## start

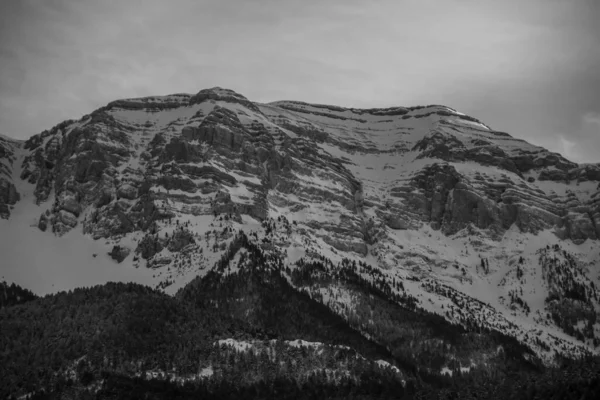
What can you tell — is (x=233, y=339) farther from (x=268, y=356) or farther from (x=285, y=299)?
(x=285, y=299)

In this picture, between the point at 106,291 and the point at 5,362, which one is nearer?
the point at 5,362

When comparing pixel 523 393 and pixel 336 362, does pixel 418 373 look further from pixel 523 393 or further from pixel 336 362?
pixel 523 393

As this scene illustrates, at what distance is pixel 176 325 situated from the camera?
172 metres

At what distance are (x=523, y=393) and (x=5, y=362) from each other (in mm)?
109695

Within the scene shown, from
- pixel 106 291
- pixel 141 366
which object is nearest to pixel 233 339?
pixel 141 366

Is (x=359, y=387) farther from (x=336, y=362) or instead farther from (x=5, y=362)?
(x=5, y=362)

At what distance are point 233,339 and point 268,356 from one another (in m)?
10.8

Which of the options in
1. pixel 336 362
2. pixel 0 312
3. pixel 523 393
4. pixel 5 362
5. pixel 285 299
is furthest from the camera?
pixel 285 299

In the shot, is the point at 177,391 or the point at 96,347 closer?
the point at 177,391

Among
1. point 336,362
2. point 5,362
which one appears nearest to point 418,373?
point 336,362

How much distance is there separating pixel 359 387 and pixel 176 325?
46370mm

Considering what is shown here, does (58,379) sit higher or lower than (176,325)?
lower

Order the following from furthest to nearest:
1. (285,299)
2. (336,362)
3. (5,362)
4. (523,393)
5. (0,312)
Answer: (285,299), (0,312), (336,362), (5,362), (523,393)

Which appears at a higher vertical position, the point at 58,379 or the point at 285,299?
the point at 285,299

## end
## start

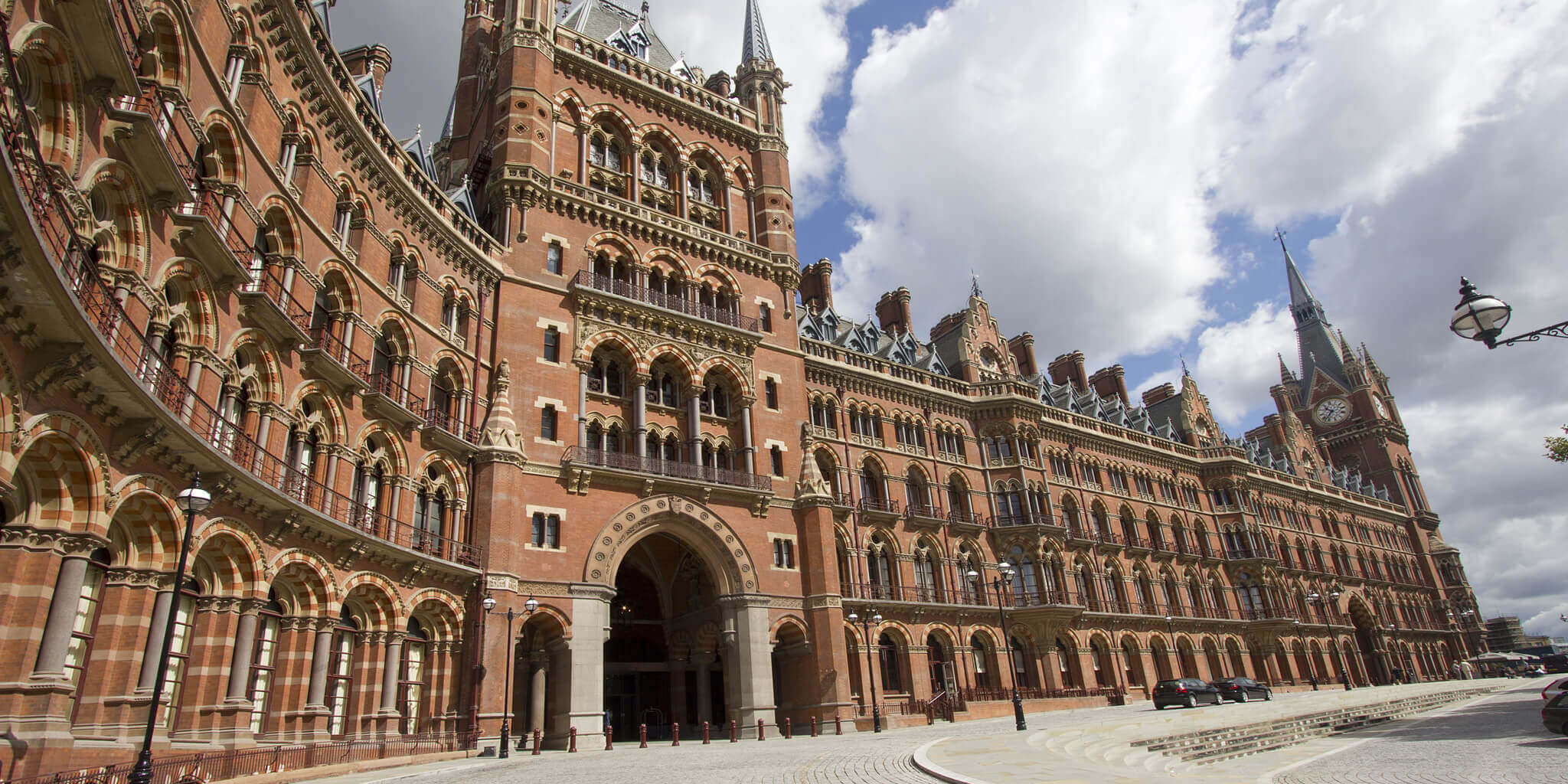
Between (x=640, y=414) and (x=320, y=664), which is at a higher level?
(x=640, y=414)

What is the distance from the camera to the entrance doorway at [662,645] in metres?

## end

● **What to do**:
Rewrite the listing from the line containing "What can you" through the line containing "Answer: (285,299), (0,312), (336,362), (5,362), (523,393)", replacing "nearest" with "closest" and leaving everything else unchanged.

● **Right answer**:
What can you tell — is (x=233, y=339) farther from (x=268, y=356) or farther from (x=285, y=299)?
(x=285, y=299)

In this picture, between the point at 106,291 and the point at 5,362, which one is nearer?
the point at 5,362

When comparing pixel 523 393 and pixel 336 362, does pixel 418 373 look further from pixel 523 393 or further from pixel 336 362?
pixel 523 393

As this scene illustrates, at what distance is pixel 176 325 situated from the camera?
172 metres

At what distance are (x=523, y=393) and (x=5, y=362) from each other (in mm)?
109695

Within the scene shown, from
- pixel 106 291
- pixel 141 366
which object is closest to pixel 233 339?
pixel 141 366

Is (x=359, y=387) farther from (x=336, y=362) or instead farther from (x=5, y=362)?
(x=5, y=362)

At what distance are point 233,339 and point 268,356 from one another (in m)?
10.8

Which of the options in
1. pixel 336 362
2. pixel 0 312
3. pixel 523 393
4. pixel 5 362
5. pixel 285 299
is furthest from the camera?
pixel 285 299

In the shot, is the point at 177,391 or the point at 96,347 closer?
the point at 177,391

Among
1. point 336,362
2. point 5,362
which one appears closest to point 418,373?
point 336,362

How much distance is there separating pixel 359 387 and pixel 176 325?
46370mm

Considering what is shown here, does (58,379) sit higher or lower than (176,325)?
lower

Order the following from furthest to closest:
1. (285,299)
2. (336,362)
3. (5,362)
4. (523,393)
5. (0,312)
Answer: (285,299), (0,312), (336,362), (5,362), (523,393)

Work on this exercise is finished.